### Text

Wednesday, August 9, 2017

The Mission Walker: I was given three months to live... by Edie Littlefield Sundby

The Mission Walker: I was given three months to live...

What a story this is! I love reading autobiographies- they are one of my absolute favorite genres of books. I have been blown away by several books written about and by people who, through God's grace have conquered death. In this particular one, the author documents her life battling cancer which threatened to take her life within three months. I was amazed by her desire to live and her strength to fight through each day of pain and the daily rigour of treatments and doctor's visits and bad news. 
Personally, I was a little confused by the faith held by the author, Edie Sundby. The beliefs expressed in this book would not offend anyone of Christian, Catholic, Orthodox (the author thought highly of a blessing given to her by an Orthodox priest) and maybe even Buddhist? I just found the author didn't attribute her healing to Jesus as much as she ought to have. However, this was an inspiring read and I would hope to have as much strength and will to fight cancer as she did.

######

What you have to do :: Please write out the book review again, starting at "The Mission Walker: I was given three months to live... by" and ending at "and bad news.", and switch "autobiographies" to "memoirs".

### Source data

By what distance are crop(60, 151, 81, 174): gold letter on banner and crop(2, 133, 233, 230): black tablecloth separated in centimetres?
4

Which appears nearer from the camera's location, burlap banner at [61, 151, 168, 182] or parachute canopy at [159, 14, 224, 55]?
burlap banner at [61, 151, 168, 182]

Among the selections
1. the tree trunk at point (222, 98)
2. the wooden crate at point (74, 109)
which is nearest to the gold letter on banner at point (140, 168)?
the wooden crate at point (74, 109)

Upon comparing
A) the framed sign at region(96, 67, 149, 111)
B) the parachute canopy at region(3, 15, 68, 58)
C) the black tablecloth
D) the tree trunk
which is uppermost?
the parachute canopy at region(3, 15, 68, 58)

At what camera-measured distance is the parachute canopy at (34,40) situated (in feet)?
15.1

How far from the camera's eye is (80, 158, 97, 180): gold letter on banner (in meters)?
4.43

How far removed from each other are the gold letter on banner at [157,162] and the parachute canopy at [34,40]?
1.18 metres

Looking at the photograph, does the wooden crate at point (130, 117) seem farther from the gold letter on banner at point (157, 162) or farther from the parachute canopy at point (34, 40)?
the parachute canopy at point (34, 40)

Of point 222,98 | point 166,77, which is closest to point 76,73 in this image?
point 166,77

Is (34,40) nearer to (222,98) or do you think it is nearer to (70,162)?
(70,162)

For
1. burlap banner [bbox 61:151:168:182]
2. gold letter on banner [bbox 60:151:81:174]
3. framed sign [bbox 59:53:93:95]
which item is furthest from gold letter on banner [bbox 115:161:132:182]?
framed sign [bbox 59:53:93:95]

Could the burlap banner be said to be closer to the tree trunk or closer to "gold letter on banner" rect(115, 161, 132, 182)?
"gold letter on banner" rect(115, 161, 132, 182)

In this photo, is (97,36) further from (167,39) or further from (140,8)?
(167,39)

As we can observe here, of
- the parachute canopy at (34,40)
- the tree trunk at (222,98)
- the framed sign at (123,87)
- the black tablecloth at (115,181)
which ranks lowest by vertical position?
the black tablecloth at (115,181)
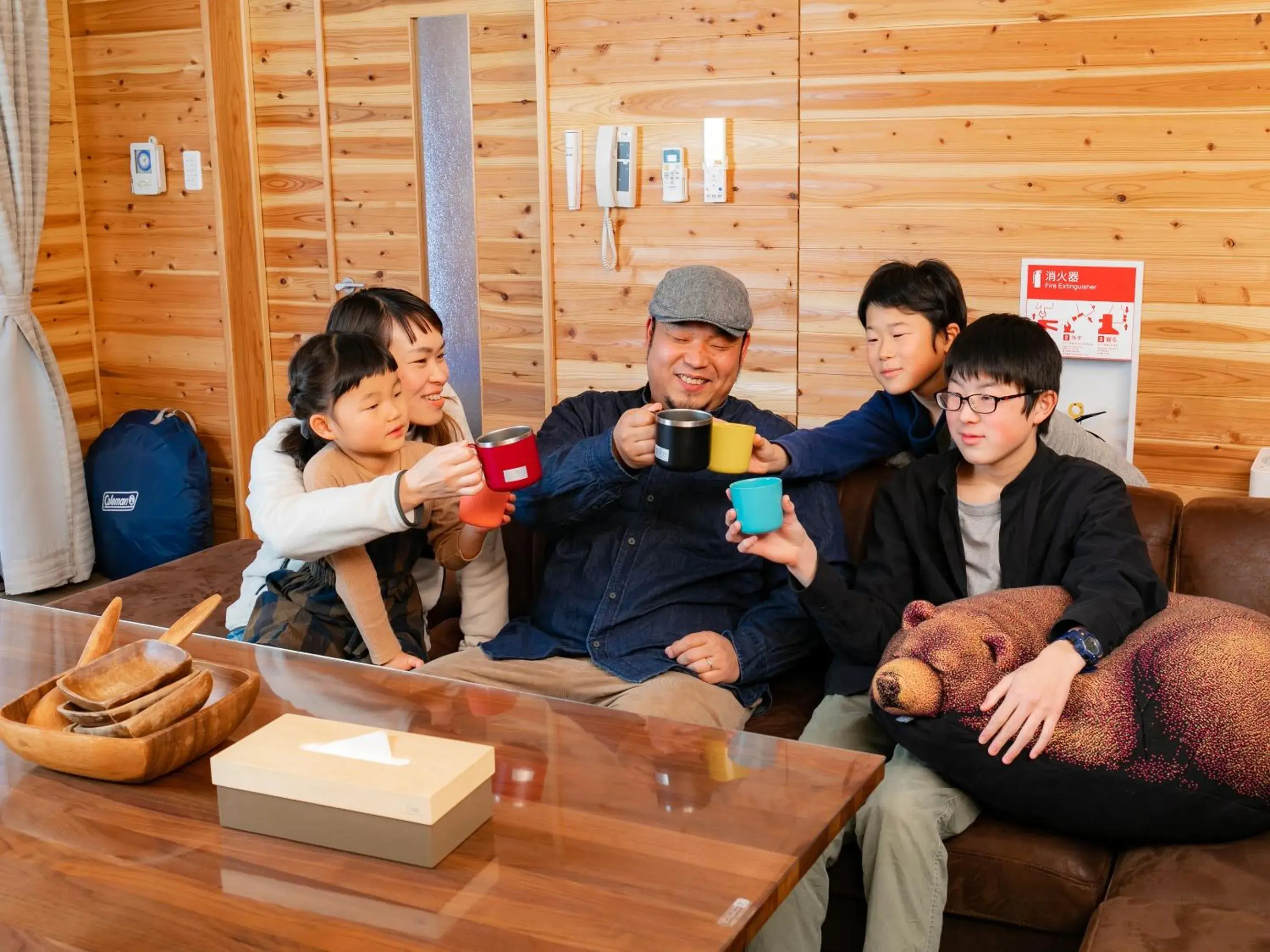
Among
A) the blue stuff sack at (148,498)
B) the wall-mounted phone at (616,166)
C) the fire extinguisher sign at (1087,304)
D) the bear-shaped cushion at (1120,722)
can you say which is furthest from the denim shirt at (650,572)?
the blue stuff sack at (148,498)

######
### Source data

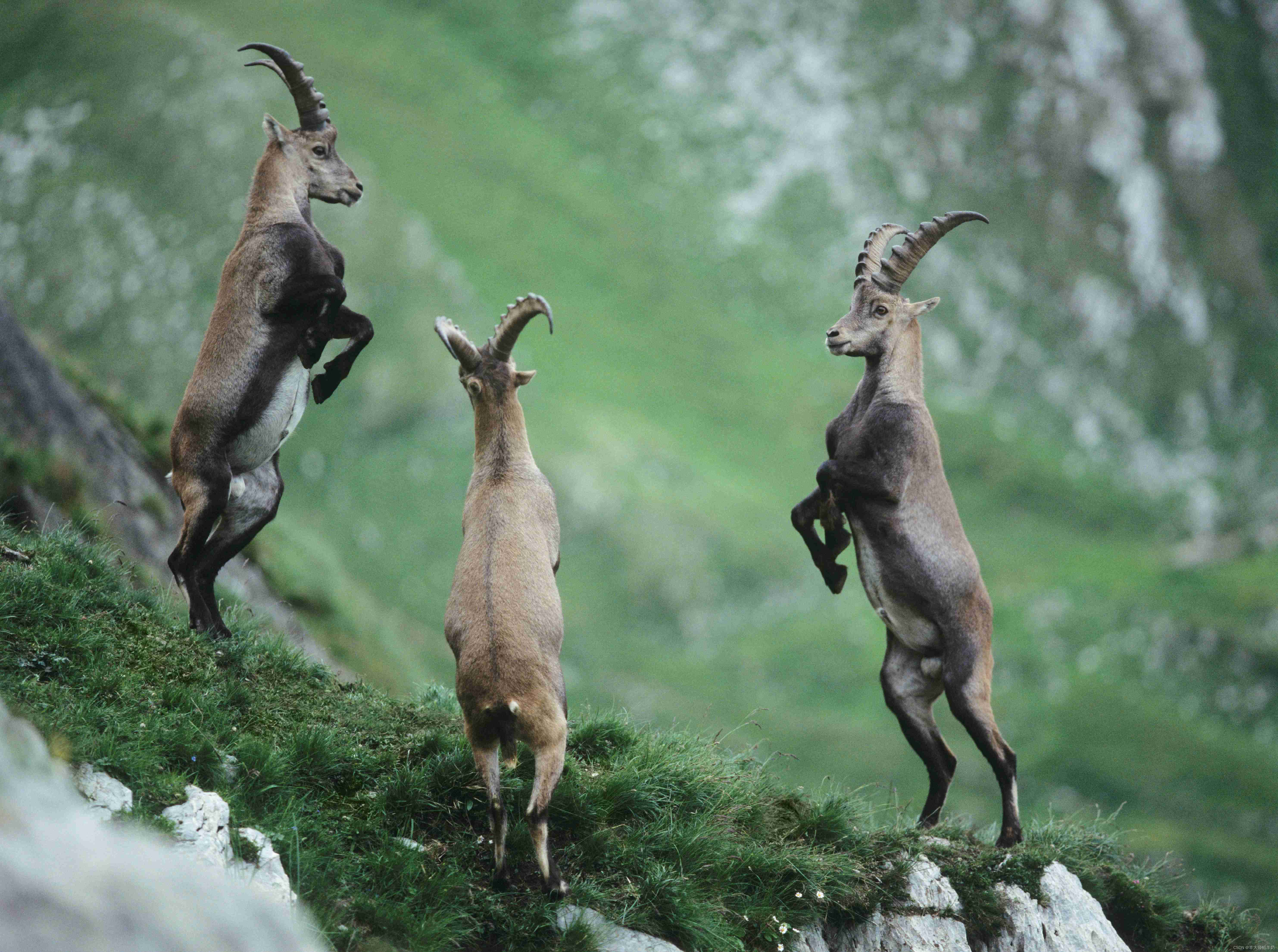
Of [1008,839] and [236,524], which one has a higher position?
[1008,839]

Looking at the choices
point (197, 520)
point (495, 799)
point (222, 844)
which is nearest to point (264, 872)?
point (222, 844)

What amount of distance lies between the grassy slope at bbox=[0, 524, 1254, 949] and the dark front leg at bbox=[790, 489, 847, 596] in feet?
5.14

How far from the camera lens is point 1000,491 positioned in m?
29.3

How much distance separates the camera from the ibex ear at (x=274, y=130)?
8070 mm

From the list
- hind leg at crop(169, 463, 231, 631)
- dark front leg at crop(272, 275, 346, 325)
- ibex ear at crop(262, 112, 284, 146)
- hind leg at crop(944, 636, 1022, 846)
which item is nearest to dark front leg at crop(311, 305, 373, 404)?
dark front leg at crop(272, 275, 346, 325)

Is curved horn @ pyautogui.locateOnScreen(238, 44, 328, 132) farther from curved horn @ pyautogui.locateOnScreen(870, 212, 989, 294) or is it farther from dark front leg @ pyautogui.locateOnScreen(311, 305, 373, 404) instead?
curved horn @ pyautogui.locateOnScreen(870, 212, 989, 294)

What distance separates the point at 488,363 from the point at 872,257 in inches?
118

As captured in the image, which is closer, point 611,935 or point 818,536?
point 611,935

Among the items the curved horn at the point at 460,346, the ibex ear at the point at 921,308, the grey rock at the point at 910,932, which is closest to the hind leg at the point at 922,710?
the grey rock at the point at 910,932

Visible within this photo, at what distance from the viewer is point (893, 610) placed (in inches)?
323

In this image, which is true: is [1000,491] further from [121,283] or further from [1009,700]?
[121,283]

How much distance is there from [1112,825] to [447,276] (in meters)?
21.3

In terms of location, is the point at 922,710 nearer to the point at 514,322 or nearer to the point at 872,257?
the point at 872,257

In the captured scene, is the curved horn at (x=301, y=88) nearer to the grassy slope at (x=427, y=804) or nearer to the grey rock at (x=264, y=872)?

######

Expected answer ::
The Mission Walker: I was given three months to live... by Edie Littlefield Sundby

The Mission Walker: I was given three months to live...

What a story this is! I love reading memoirs- they are one of my absolute favorite genres of books. I have been blown away by several books written about and by people who, through God's grace have conquered death. In this particular one, the author documents her life battling cancer which threatened to take her life within three months. I was amazed by her desire to live and her strength to fight through each day of pain and the daily rigour of treatments and doctor's visits and bad news.